------ RAW RECORDS ------

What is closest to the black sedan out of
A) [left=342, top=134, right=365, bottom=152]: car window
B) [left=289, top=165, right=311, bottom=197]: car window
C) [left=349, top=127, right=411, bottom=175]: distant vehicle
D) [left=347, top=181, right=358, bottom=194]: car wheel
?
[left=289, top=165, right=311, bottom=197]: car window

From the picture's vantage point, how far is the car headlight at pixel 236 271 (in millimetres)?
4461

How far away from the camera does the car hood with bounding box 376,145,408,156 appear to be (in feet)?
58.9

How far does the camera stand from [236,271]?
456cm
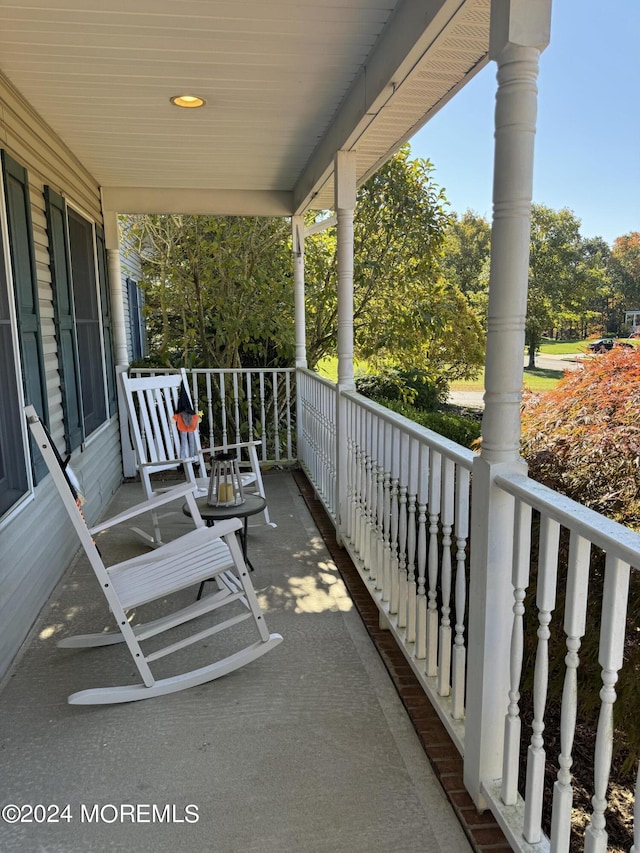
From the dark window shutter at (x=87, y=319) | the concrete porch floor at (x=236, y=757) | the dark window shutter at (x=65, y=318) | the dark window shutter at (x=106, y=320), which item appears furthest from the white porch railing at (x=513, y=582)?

------
------ RAW RECORDS ------

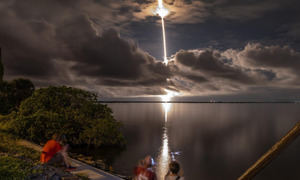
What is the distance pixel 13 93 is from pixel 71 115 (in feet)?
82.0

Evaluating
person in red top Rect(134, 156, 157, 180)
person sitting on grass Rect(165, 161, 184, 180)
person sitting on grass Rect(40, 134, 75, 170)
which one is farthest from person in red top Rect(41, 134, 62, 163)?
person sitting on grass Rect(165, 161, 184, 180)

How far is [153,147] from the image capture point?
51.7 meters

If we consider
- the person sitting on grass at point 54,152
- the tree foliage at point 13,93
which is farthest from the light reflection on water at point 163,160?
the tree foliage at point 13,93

------

◆ EXERCISE BRIEF ◆
Count the lines in the rows that contain the string "farthest", with case counting, and give only the number.

◆ OUTPUT FOR THIS EXERCISE ◆
2